• [Problem to solve] Copy the items word for word, starting with the line that contains "How much distance" and going on through the line that contains "1551 centimetres", both included. Leave out the pictures.

--*--

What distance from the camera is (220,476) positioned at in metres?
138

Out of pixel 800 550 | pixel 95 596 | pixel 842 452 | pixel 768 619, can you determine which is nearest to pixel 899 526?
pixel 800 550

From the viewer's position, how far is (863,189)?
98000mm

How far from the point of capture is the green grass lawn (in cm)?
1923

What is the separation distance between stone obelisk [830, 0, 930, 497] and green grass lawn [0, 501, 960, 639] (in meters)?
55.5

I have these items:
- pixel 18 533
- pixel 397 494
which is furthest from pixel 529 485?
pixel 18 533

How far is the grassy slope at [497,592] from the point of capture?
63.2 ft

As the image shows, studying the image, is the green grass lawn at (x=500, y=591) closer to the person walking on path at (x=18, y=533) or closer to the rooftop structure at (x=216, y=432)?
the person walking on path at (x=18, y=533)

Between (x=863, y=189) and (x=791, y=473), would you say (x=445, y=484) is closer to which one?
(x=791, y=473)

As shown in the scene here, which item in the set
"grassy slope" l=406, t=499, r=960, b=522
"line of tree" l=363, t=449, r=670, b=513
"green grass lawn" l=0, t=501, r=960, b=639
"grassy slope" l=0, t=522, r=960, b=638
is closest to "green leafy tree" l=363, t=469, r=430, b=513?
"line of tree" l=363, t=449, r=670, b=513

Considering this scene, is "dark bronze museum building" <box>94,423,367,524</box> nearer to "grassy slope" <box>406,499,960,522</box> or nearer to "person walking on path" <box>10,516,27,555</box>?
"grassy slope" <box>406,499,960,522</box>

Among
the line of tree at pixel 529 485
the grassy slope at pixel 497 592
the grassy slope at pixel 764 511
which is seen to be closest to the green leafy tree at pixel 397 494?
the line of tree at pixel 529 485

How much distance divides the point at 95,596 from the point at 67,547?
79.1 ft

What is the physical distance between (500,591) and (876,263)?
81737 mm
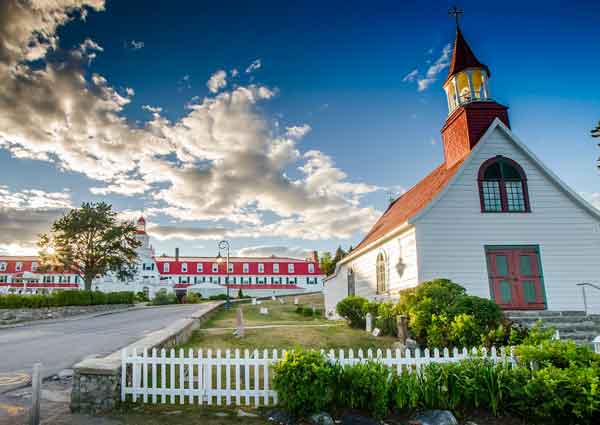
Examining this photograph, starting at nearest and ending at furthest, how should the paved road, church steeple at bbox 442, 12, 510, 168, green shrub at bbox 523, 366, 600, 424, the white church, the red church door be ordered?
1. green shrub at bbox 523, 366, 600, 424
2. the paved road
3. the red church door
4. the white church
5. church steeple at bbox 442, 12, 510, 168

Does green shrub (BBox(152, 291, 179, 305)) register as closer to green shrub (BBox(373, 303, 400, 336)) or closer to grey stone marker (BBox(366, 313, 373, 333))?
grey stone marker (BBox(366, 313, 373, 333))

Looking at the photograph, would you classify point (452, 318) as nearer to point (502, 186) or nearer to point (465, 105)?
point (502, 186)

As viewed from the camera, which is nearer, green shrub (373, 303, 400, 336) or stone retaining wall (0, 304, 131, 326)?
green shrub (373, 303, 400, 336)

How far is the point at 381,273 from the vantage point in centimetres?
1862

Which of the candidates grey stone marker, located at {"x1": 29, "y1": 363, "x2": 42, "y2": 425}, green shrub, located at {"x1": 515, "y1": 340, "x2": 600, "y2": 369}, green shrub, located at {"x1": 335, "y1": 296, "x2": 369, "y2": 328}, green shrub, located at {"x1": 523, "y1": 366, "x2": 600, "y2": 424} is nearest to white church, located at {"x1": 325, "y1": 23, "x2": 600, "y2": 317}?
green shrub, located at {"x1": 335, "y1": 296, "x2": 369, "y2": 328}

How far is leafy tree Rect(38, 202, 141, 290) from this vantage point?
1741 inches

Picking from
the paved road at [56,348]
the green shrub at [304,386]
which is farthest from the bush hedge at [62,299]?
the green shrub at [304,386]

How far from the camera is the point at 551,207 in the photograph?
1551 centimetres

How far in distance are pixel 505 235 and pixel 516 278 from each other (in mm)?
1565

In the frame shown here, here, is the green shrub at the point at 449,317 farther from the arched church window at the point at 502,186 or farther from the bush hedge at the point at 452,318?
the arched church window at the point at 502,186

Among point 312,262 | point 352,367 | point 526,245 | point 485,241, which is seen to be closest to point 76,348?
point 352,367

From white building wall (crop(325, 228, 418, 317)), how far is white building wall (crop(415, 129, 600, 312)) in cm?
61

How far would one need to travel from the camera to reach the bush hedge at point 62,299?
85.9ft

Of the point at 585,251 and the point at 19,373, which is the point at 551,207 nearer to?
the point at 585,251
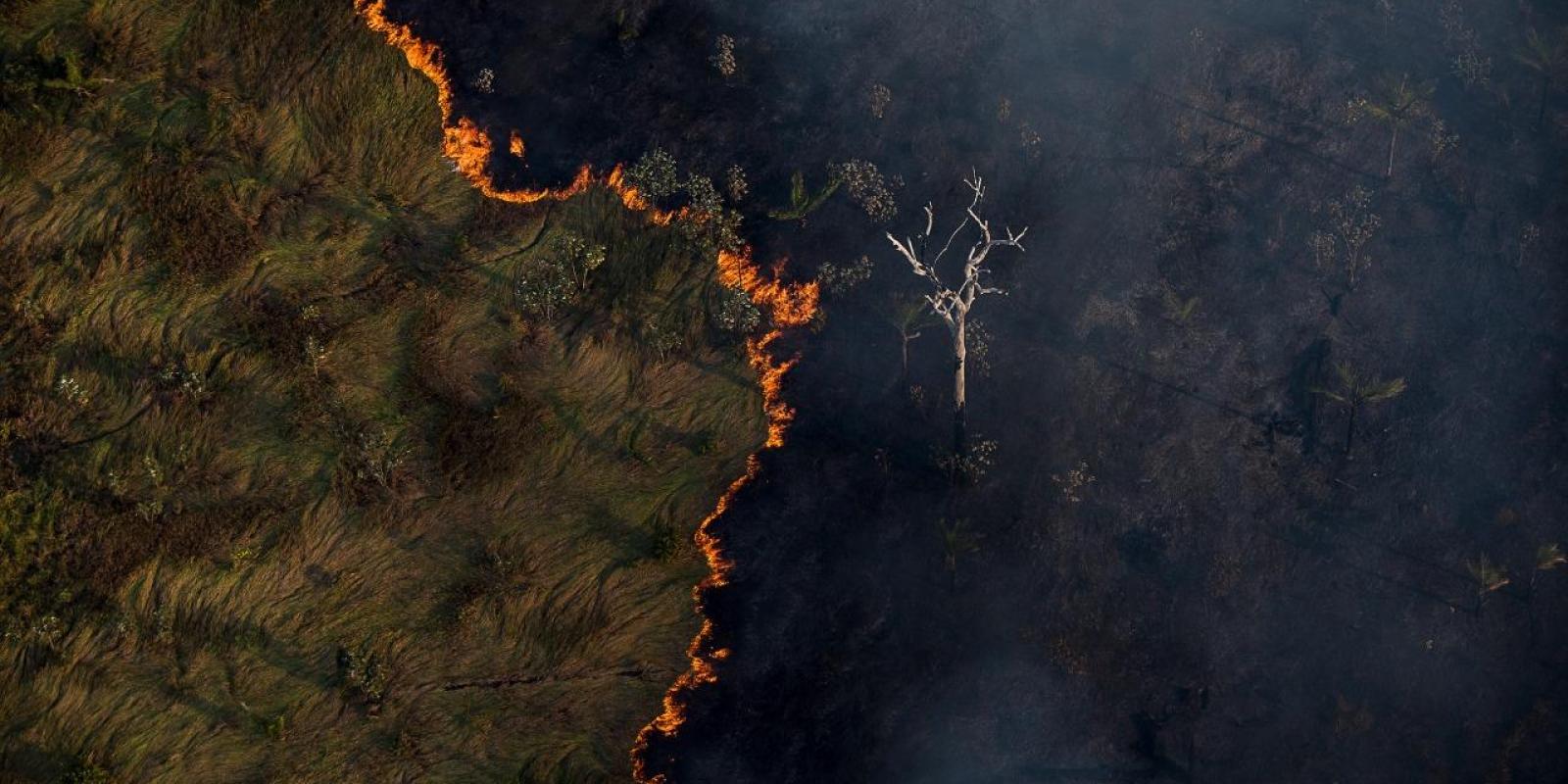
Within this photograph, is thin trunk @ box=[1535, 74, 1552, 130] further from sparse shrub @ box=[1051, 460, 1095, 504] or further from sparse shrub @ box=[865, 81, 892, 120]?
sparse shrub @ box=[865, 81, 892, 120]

--*--

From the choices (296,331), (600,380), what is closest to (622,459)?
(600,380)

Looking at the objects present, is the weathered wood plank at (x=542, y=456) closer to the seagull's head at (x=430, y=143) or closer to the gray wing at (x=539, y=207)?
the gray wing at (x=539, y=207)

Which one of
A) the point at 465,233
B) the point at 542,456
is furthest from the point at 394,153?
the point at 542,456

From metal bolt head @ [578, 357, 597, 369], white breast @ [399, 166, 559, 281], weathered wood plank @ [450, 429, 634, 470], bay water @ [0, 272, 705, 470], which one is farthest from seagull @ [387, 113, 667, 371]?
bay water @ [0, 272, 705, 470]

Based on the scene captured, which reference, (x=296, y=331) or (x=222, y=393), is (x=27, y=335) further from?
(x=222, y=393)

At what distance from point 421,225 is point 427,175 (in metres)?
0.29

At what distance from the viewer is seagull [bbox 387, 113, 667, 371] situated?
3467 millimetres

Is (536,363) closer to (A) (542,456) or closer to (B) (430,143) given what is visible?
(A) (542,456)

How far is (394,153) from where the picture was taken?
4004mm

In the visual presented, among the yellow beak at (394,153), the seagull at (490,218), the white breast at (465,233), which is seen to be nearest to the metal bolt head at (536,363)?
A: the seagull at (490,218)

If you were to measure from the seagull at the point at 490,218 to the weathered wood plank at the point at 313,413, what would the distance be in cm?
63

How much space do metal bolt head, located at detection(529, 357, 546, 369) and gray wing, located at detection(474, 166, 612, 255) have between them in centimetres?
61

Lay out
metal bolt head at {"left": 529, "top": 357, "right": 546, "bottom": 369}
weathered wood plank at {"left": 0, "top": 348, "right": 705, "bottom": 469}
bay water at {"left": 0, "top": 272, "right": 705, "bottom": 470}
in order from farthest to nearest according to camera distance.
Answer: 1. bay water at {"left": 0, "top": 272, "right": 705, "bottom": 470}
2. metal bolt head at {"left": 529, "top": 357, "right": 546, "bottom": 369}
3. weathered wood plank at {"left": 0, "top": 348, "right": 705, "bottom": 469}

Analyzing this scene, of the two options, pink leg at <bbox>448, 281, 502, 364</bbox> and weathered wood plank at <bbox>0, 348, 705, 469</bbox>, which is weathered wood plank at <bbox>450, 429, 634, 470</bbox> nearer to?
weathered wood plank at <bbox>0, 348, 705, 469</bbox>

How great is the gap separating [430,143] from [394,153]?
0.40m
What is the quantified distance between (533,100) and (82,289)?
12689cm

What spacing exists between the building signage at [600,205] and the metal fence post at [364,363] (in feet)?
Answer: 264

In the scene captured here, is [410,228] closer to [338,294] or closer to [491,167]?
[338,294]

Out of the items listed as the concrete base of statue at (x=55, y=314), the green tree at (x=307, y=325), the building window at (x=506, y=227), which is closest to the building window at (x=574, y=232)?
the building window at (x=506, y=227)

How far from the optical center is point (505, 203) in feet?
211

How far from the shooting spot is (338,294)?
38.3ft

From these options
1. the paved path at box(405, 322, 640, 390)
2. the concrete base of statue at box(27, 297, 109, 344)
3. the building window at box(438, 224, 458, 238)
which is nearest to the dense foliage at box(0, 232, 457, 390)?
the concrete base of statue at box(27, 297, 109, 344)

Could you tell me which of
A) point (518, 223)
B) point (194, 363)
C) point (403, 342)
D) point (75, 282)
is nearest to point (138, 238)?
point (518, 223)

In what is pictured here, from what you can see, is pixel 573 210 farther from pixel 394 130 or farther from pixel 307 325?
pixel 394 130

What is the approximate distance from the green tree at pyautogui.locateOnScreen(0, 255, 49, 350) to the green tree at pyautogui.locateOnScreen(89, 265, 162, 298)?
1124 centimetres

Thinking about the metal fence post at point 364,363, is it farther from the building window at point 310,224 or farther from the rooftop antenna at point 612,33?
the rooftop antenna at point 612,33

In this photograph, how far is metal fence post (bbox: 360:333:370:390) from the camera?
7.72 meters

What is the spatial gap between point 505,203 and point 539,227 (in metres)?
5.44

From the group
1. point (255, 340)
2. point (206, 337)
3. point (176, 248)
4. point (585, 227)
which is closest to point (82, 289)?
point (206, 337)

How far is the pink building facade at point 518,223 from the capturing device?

--*--

• [Answer in full]
How much distance divides the point at 95,596 from the point at 67,547?
79.1 ft

What is the physical distance between (500,591) and (876,263)?
81737 mm
Examining this photograph, starting at nearest and ending at furthest, how should the paved road, church steeple at bbox 442, 12, 510, 168, green shrub at bbox 523, 366, 600, 424, the white church, the red church door be ordered?
1. green shrub at bbox 523, 366, 600, 424
2. the paved road
3. the red church door
4. the white church
5. church steeple at bbox 442, 12, 510, 168

Does green shrub (BBox(152, 291, 179, 305)) register as closer to green shrub (BBox(373, 303, 400, 336)) or closer to grey stone marker (BBox(366, 313, 373, 333))?
grey stone marker (BBox(366, 313, 373, 333))

Looking at the photograph, would you classify point (452, 318) as nearer to point (502, 186) or nearer to point (465, 105)?
point (502, 186)

As viewed from the camera, which is nearer, green shrub (373, 303, 400, 336) or stone retaining wall (0, 304, 131, 326)?
green shrub (373, 303, 400, 336)

How far is the point at 381,273 from the vantage point in centimetres?
1862

Which of the candidates grey stone marker, located at {"x1": 29, "y1": 363, "x2": 42, "y2": 425}, green shrub, located at {"x1": 515, "y1": 340, "x2": 600, "y2": 369}, green shrub, located at {"x1": 335, "y1": 296, "x2": 369, "y2": 328}, green shrub, located at {"x1": 523, "y1": 366, "x2": 600, "y2": 424} is nearest to white church, located at {"x1": 325, "y1": 23, "x2": 600, "y2": 317}?
green shrub, located at {"x1": 335, "y1": 296, "x2": 369, "y2": 328}

How far is leafy tree Rect(38, 202, 141, 290) from this vantage point?
1741 inches

Picking from
the paved road at [56,348]
the green shrub at [304,386]
which is farthest from the bush hedge at [62,299]?
the green shrub at [304,386]

How far from the camera is the point at 551,207 in the photograph?
1551 centimetres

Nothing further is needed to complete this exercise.